:: Problems to solve ::
1. In the passage on the 18th Alpini Regiment, on what date was the regiment dissolved?
2. Does each statement below agree with the passage on the 18th Alpini Regiment? Answer yes or no for each, quoting the words of the passage that decide it.
(a) The regiment was formed on 13 September 1997.
(b) The Alpini Battalion "Edolo" was based in Trento.
(c) On 1 March 1998 the regiment moved to the Alpine Corps Command.
3. Rewrite the stretch from "The 18th Alpini" through "World War II." in the passage on the 18th Alpini Regiment, putting "alpine infantry" in place of "mountain infantry".

***** Reading passage *****

The 18th Alpini Regiment () is an inactive regiment of the Italian Army's mountain infantry speciality, the Alpini, which distinguished itself in combat during World War I and World War II.

History 
The regiment was formed on 13 September 1997 by elevating the existing Alpini Battalion "Edolo" to regiment. Between 1 November 1886 and 1 October 1975 the battalion was one of the battalions of the 5th Alpini Regiment. After the 5th Alpini Regiment was disbanded during the 1975 Italian Army reform the battalion, based in Meran, became one of the battalions of the Alpine Brigade "Tridentina". As the traditions and war flag of the 5th Alpini Regiment were assigned to the Alpini Battalion "Morbegno", the Edolo was granted a new war flag on 12 November 1976 by decree 846 of the President of the Italian Republic Giovanni Leone. The two Gold Medals of Military Valour and the Messina earthquake Medal of Merit awarded to the 5th Alpini Regiment, were duplicated for the new flag of the Edolo, and the Silver Medal of Military Valour awarded to the Edolo for its conduct at Derna on 29 May 1913 during the Italian conquest of Libya was transferred from the flag of the 5th Alpini to the Edolo's flag.

The regiment was tasked with the training of the recruits for the Alpini regiments based in the Trentino-Alto Adige/Südtirol region of northern Italy. On 1 March 1998 the regiment was transferred from the Alpine Brigade "Tridentina" to the Alpine Corps Command. With the suspension of compulsory military service the regiment was dissolved on 30 September 2004.

***** Extracted entries *****

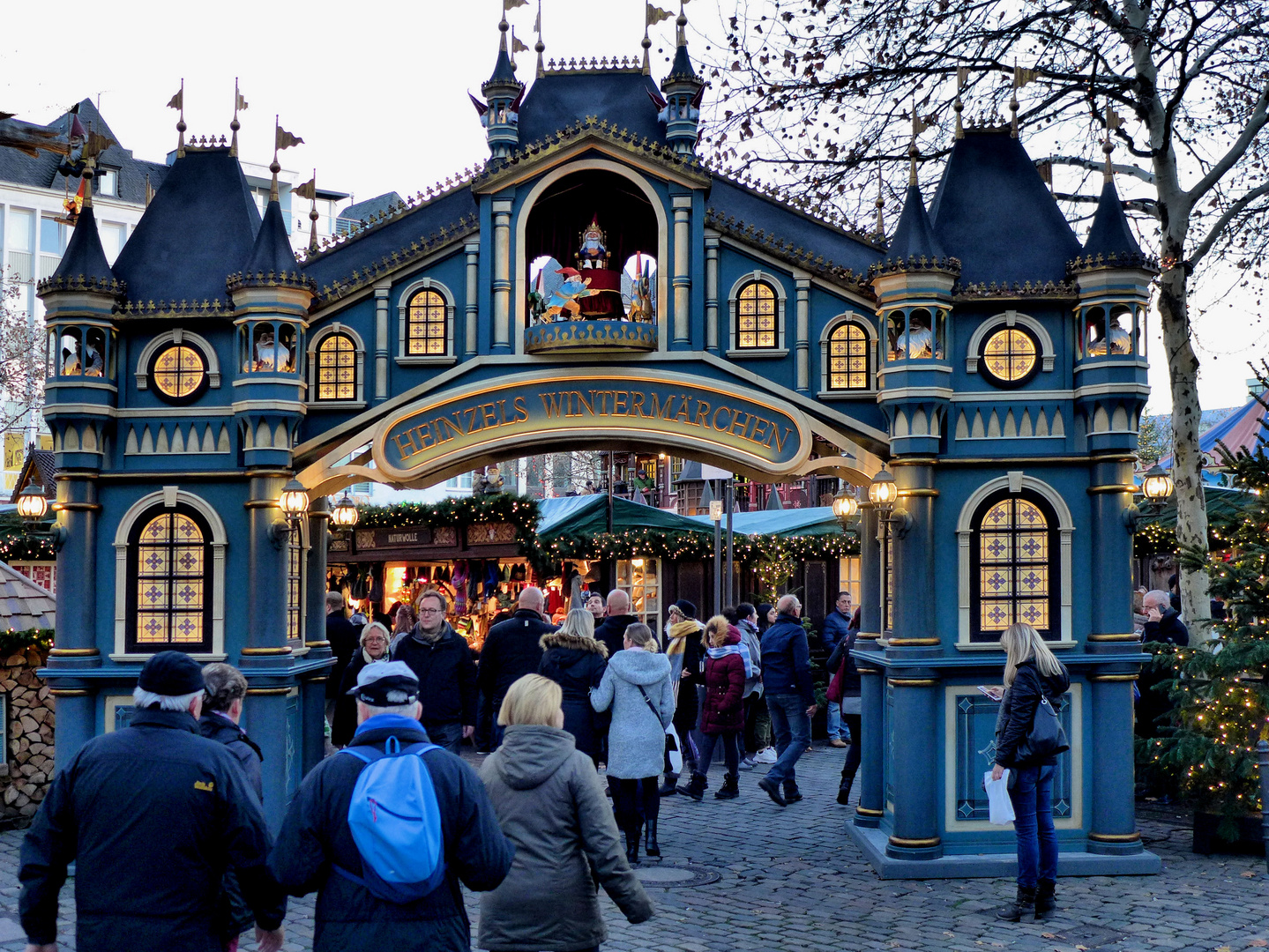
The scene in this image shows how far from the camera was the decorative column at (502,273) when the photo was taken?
35.1 feet

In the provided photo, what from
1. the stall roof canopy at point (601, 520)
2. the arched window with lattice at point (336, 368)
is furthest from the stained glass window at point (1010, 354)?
the stall roof canopy at point (601, 520)

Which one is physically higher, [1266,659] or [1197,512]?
[1197,512]

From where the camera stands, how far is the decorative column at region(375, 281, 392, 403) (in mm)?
10703

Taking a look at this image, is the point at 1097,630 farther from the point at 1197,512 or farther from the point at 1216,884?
the point at 1197,512

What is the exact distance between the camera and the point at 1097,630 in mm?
10211

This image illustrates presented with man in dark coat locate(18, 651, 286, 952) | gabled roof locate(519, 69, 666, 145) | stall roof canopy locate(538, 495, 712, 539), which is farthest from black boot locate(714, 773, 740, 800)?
man in dark coat locate(18, 651, 286, 952)

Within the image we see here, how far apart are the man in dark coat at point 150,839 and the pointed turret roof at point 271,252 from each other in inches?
238

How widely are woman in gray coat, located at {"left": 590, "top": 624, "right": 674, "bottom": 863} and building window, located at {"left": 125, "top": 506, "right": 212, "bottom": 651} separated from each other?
3202mm

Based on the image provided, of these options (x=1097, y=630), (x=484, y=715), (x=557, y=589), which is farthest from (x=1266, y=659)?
(x=557, y=589)

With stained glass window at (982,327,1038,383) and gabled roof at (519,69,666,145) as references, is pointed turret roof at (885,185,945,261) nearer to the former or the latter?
stained glass window at (982,327,1038,383)

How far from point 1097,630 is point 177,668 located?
24.8ft

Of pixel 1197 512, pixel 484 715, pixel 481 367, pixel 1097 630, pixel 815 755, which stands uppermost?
pixel 481 367

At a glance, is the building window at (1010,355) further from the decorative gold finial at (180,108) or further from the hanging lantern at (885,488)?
the decorative gold finial at (180,108)

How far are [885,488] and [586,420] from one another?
242 centimetres
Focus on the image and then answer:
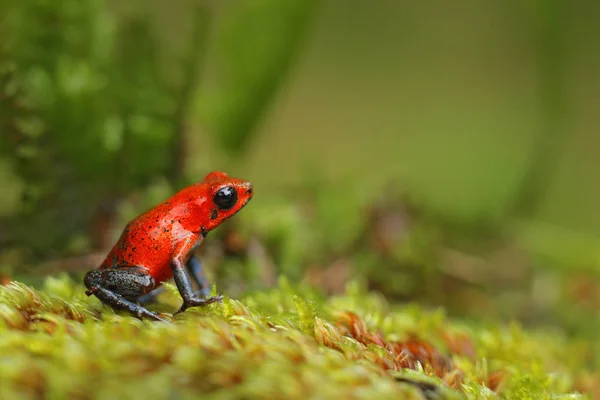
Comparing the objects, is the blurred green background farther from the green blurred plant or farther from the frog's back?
the frog's back

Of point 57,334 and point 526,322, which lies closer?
point 57,334

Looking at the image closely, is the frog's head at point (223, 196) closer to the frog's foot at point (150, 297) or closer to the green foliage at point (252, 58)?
the frog's foot at point (150, 297)

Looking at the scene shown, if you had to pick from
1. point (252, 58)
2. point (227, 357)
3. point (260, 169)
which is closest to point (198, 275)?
point (227, 357)

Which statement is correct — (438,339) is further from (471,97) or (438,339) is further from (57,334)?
(471,97)

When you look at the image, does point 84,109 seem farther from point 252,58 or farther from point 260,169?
point 260,169

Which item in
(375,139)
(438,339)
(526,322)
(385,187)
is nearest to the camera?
(438,339)

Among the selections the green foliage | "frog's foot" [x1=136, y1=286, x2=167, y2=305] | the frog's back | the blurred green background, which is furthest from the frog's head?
the green foliage

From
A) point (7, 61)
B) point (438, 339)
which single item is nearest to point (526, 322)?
point (438, 339)

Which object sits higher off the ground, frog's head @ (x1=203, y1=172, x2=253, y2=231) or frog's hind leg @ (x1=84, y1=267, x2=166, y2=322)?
frog's head @ (x1=203, y1=172, x2=253, y2=231)
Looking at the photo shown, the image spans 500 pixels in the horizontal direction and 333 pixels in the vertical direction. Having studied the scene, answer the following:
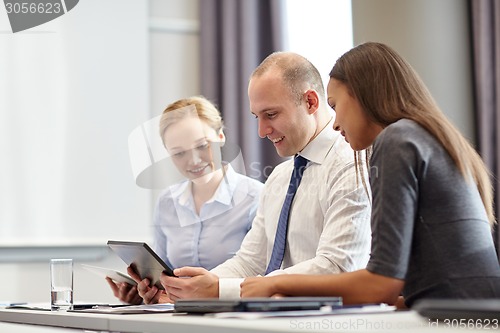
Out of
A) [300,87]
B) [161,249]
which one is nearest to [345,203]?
[300,87]

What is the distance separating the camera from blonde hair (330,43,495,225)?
1569mm

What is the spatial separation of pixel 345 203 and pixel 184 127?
2.91 feet

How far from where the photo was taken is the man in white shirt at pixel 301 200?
2023mm

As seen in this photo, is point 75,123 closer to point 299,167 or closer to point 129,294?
point 129,294

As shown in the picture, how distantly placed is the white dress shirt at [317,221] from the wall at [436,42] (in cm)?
131

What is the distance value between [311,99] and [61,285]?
0.95 metres

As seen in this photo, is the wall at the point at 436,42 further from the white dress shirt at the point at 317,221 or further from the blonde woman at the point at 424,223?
the blonde woman at the point at 424,223

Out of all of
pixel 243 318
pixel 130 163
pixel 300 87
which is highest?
pixel 300 87

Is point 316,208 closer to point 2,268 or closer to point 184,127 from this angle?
point 184,127

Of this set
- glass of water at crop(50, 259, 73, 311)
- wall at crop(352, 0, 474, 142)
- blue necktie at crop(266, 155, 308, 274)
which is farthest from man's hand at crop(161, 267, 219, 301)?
wall at crop(352, 0, 474, 142)

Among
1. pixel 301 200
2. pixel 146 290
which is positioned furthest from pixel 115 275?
pixel 301 200

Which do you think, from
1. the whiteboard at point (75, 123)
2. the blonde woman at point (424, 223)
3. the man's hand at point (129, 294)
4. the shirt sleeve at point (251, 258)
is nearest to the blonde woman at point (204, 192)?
the shirt sleeve at point (251, 258)

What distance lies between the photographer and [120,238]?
3699 millimetres

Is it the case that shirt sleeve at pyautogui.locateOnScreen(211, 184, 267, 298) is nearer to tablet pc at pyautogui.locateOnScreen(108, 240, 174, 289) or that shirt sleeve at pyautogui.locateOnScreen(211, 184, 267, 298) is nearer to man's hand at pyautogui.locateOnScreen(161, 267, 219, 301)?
tablet pc at pyautogui.locateOnScreen(108, 240, 174, 289)
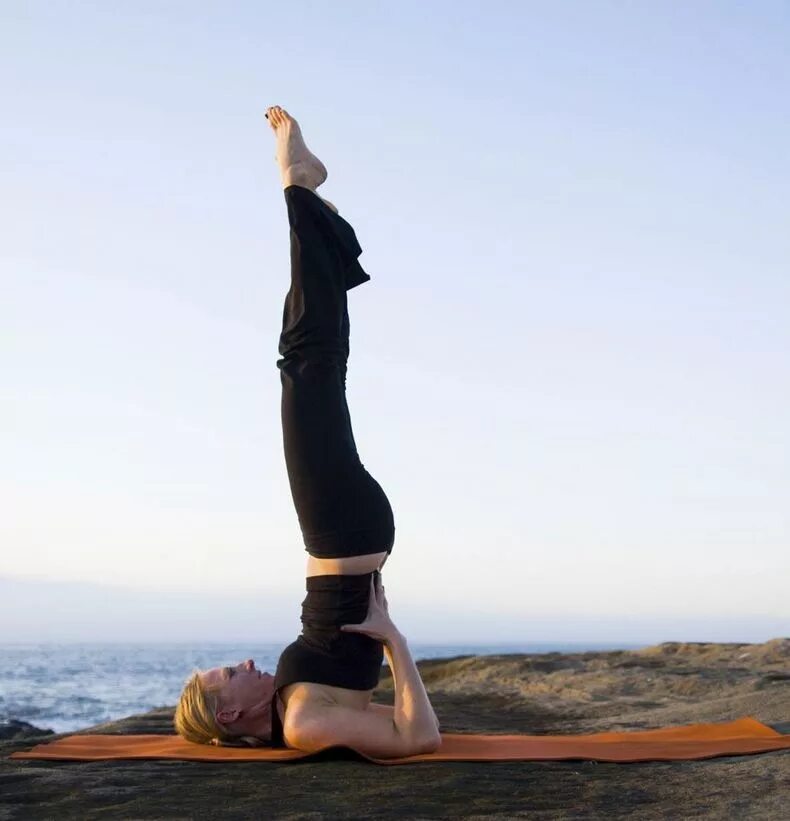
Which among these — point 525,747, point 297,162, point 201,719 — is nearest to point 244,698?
point 201,719

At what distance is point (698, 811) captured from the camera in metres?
3.14

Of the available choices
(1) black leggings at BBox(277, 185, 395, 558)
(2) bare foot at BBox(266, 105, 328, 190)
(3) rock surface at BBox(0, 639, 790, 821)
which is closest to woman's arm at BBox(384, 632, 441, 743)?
(3) rock surface at BBox(0, 639, 790, 821)

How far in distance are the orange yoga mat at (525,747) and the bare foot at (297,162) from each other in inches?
96.0

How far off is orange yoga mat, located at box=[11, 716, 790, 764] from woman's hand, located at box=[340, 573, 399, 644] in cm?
47

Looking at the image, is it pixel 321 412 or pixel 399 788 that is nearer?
pixel 399 788

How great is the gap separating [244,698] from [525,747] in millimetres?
1212

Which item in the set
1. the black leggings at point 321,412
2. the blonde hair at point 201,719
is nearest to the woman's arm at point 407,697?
the black leggings at point 321,412

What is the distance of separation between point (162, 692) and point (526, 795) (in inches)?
667

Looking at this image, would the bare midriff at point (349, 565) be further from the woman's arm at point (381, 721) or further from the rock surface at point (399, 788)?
the rock surface at point (399, 788)

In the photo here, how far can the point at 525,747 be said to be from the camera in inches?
177

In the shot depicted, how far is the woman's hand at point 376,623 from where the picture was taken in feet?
13.8

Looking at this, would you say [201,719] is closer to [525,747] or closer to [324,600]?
[324,600]

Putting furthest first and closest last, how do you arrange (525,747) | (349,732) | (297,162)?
(297,162), (525,747), (349,732)

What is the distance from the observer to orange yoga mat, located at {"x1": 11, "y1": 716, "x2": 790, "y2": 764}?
4.14 m
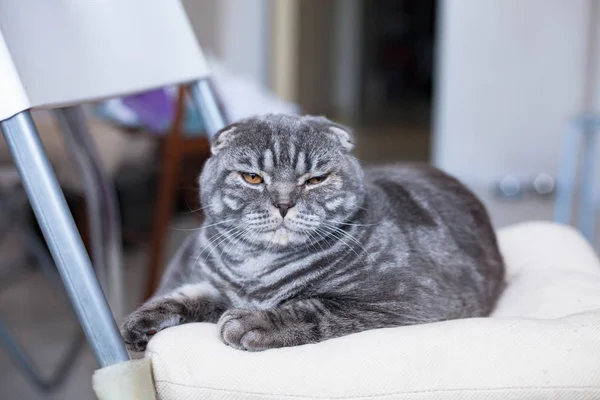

*****

:: Exercise solutions ::
1. On 30 September 2004.

2.
(a) Yes: "The regiment was formed on 13 September 1997"
(b) No: "the battalion, based in Meran, became one of the battalions of the Alpine Brigade "Tridentina""
(c) Yes: "On 1 March 1998 the regiment was transferred from the Alpine Brigade "Tridentina" to the Alpine Corps Command."

3.
The 18th Alpini Regiment () is an inactive regiment of the Italian Army's alpine infantry speciality, the Alpini, which distinguished itself in combat during World War I and World War II.